By default, anacron runs jobs between 03:00 and 22:00 and randomly delays jobs by between 11 and 50 minutes. The job scripts in /etc/cron.daily, run anywhere between 03:11 and 03:50 every day if the system is running, or after the system is booted and the time is less than 22:00. The run-parts script sequentially executes every program within the directory specified as its argument.

Scripts in /etc/cron.weekly run once per week with a delay offset of between 31 and 70 minutes.

Scripts in /etc/cron.monthly run once per week with a delay offset of between 51 and 90 minutes.

For more information, see the anacron(8) and anacrontab(5) manual pages.

Running One-Time Tasks

You can use the at command to schedule a one-time task to run at a specified time, or the batch command to schedule a one-time task to run when the system load average drops below 0.8. The atd service must be running to use at or batch.

sudo systemctl is-active atd
active

at takes a time as its argument and reads the commands to be run from the standard input. For example, run the commands in the file atjob in 20 minutes time:

sudo at now + 20 minutes < ./atjob
job 1 at 2013-03-19 11:25

The atq command shows the at jobs that are queued to run:

sudo atq
1	2013-03-19 11:25 a root

The batch command also reads command from the standard input, but it does not run until the system load average drops below 0.8. For example:

sudo batch < batchjob
job 2 at 2013-03-19 11:31

To cancel one or more queued jobs, specify their job numbers to the atrm command, for example:

sudo atrm 1 2

For more information, see the at(1) manual page.

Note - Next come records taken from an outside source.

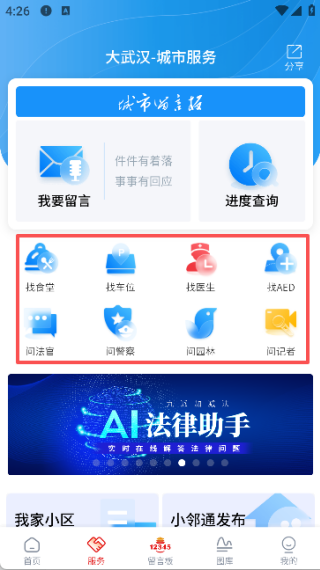長江日?qǐng)?bào)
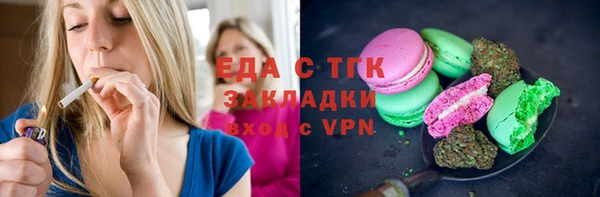 кокаин Балахна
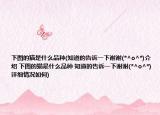 下图的猫是什么品种(知道的告诉一下谢谢(*^o^*)介绍 下图的猫是什么品种 知道的告诉一下谢谢(*^o^*)详细情况如何)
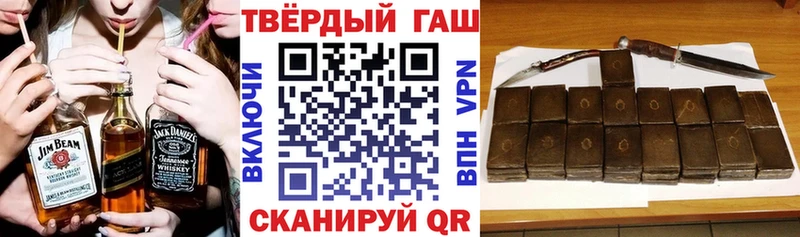 ГАШИШ hashish  магазин    Медвежьегорск 
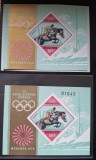 Ungaria MNH 1972 - Jocurile Olimpice Muenchen Munchen Calul - Michel 91A + 91B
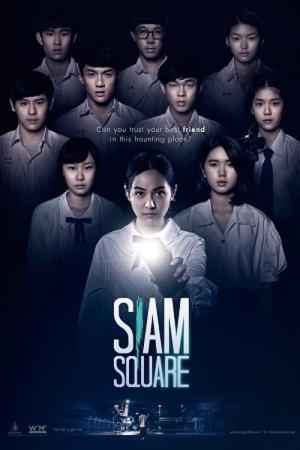 ????? / Siam Square's Poster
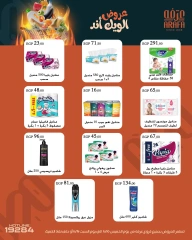 Page 5 in Weekend Deals at Arafa market Egypt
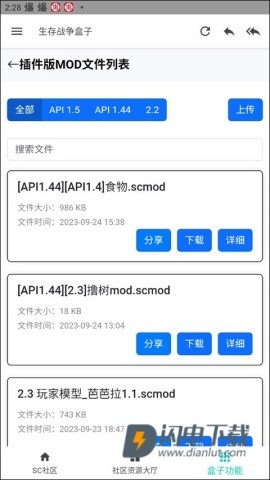 生存战争盒子 第9张图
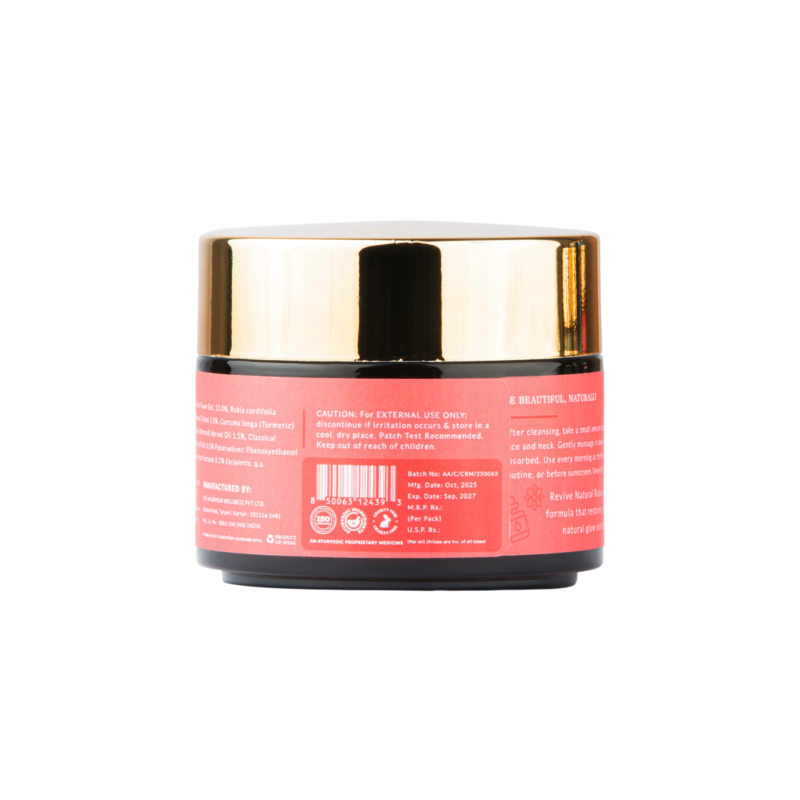 Day Cream Kumkumadi & Turmeric | Nourish & Charm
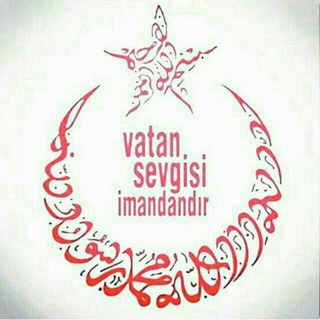 ایستی   سویوق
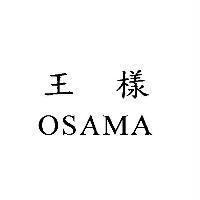 王樣 OSAMA
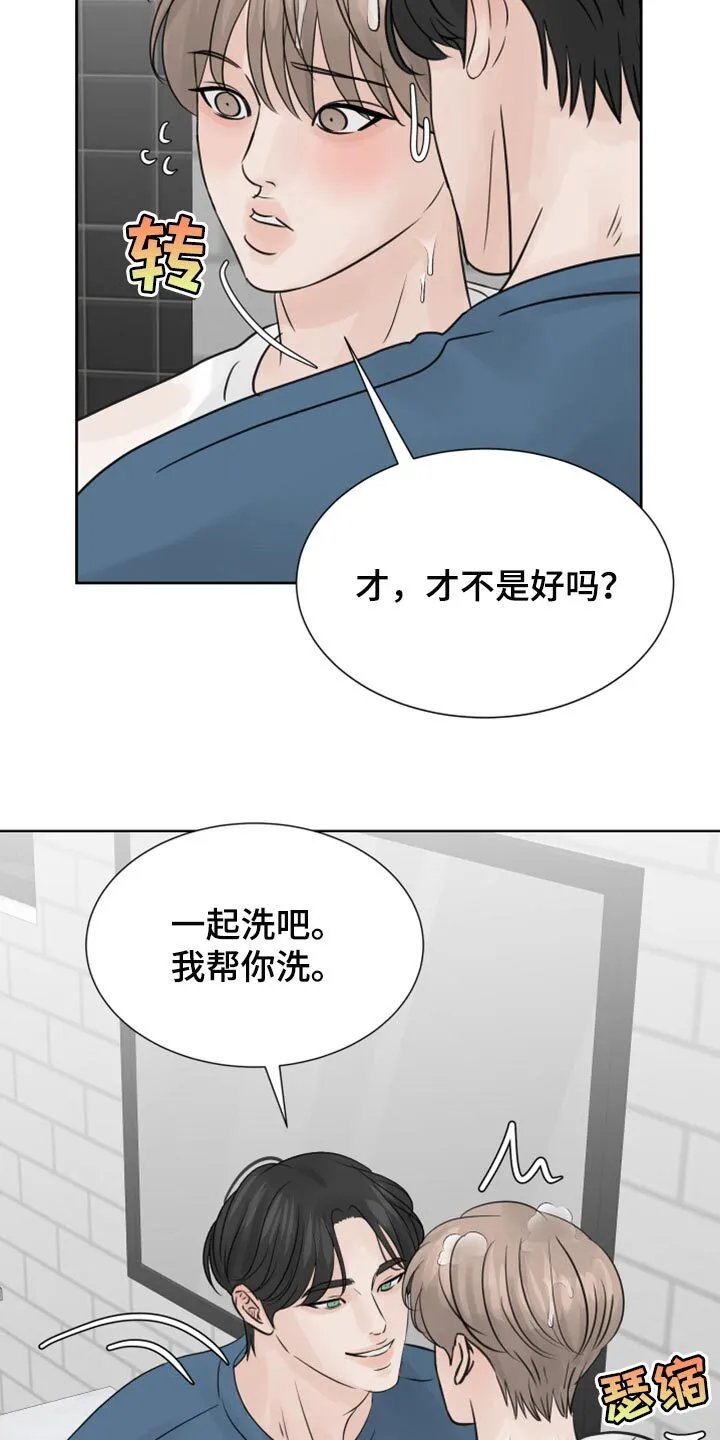第26章：我帮你洗 第6页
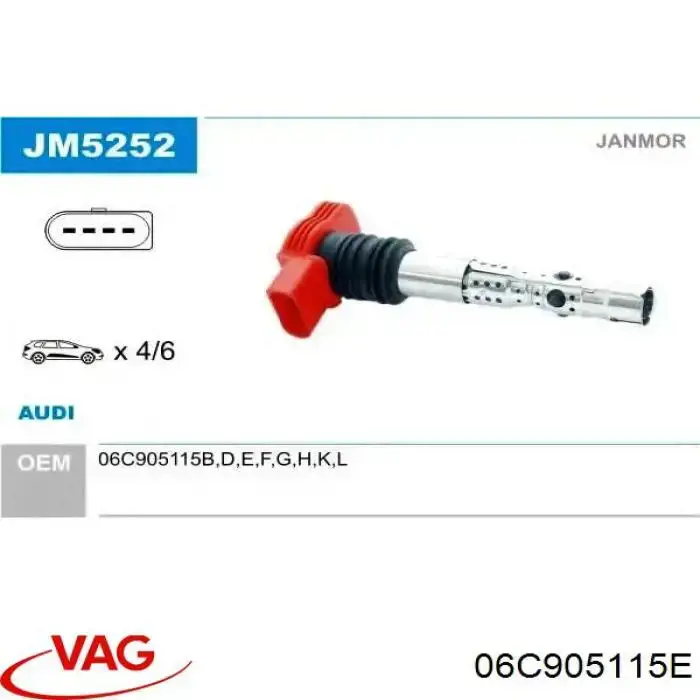 Модуль зажигания VAG 06C905115E цена, от 24.98 USD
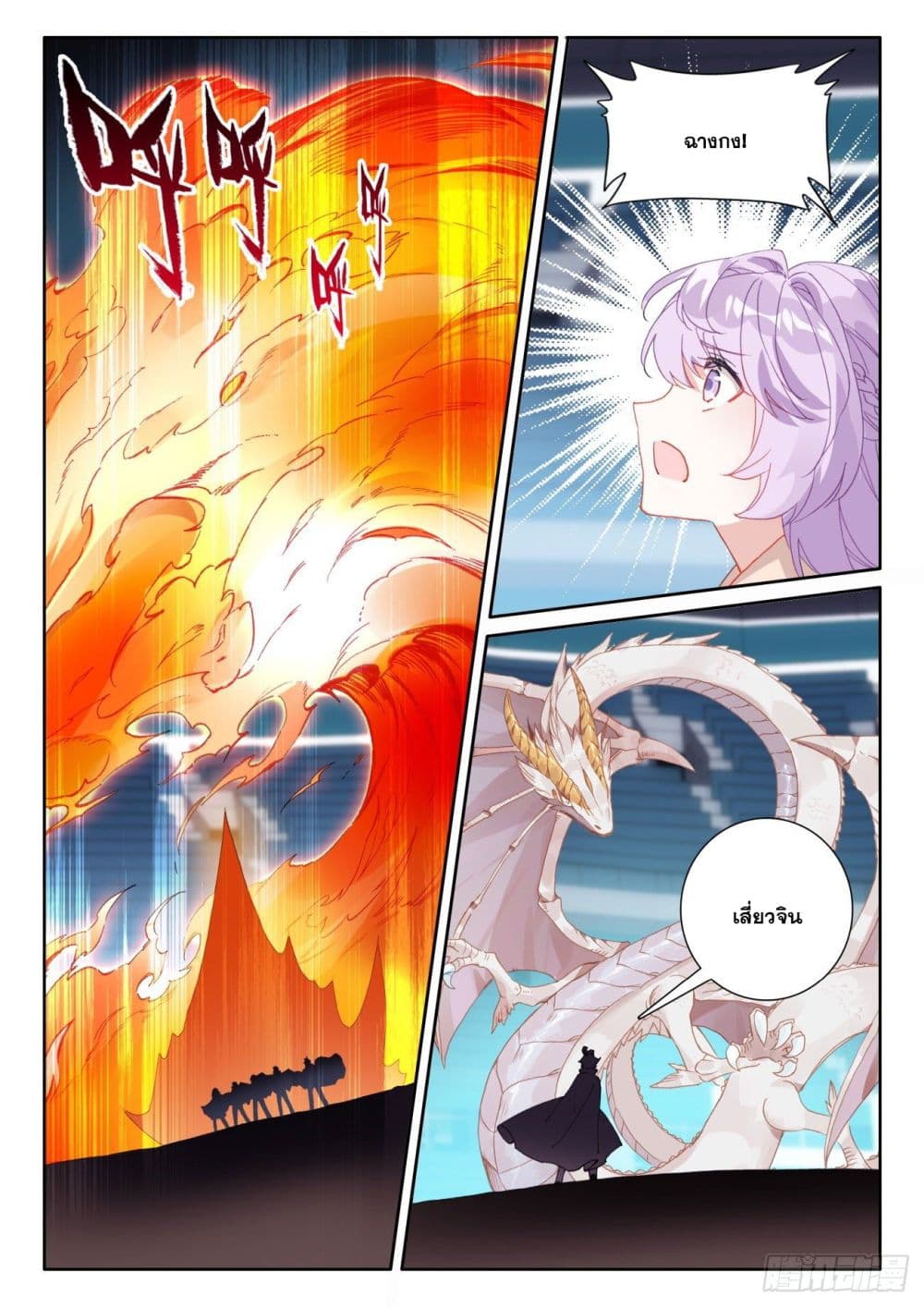 The Child of Light บุตรแห่งแสง page 16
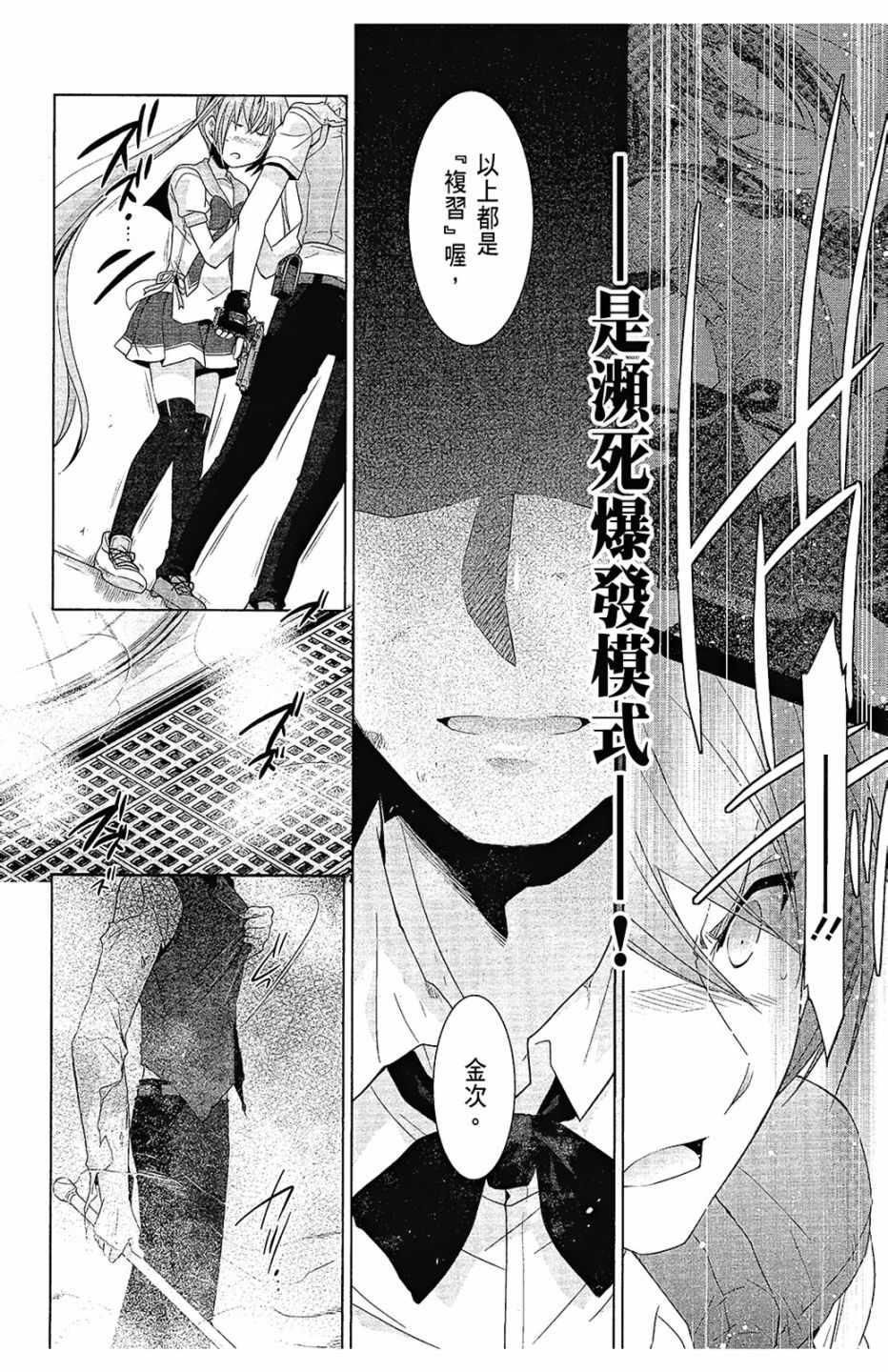 《绯弹的亚莉亚》第12卷 第42页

Changing the Behavior of Batch Jobs

The load average of a system, as displayed by the uptime and w commands, represents the average number of processes that are queued to run on the CPUs or CPU cores over a given time period. Typically, a system might not considered overloaded until the load average exceeds 0.8 times the number of CPUs or CPU cores. On such systems, you would usually want atd to be able to run batch jobs when the load average drops below the number of CPUs or CPU cores, rather than the default limit of 0.8. For example, on a system with 4 CPU cores, you could set the load-average limit above which atd will not run batch jobs to 3.2.

If you know that a batch job typically takes more than a minute to run, you can also change the minimum interval that atd waits between starting batch jobs. The default minimum interval is 60 seconds.

To change the load-average limit and minimum interval time for batch jobs:

  1. Edit the atd configuration file, /etc/sysconfig/atd, uncomment the line that defines the OPTS variable, and edit the line to specify the new load-average limit and minimum interval time, for example:

    OPTS="-b 100 -l 3"

    This example sets the minimum interval to 100 seconds and the load-average limit to 3.

  2. Restart the atd service:

    sudo systemctl restart atd
  3. Verify that the atd daemon is running with the new minimum interval and load-average limit:

    sudo systemctl status atd
    atd.service - Job spooling tools
       Loaded: loaded (/usr/lib/systemd/system/atd.service; enabled)
       Active: active (running) since Mon 2014-04-28 15:37:04 BST; 2min 53s ago
     Main PID: 6731 (atd)
       CGroup: /system.slice/atd.service
               └─6731 /usr/sbin/atd -f -b 100 -l 3
    
    Apr 28 15:37:04 localhost.localdomain systemd[1]: Started Job spooling tools.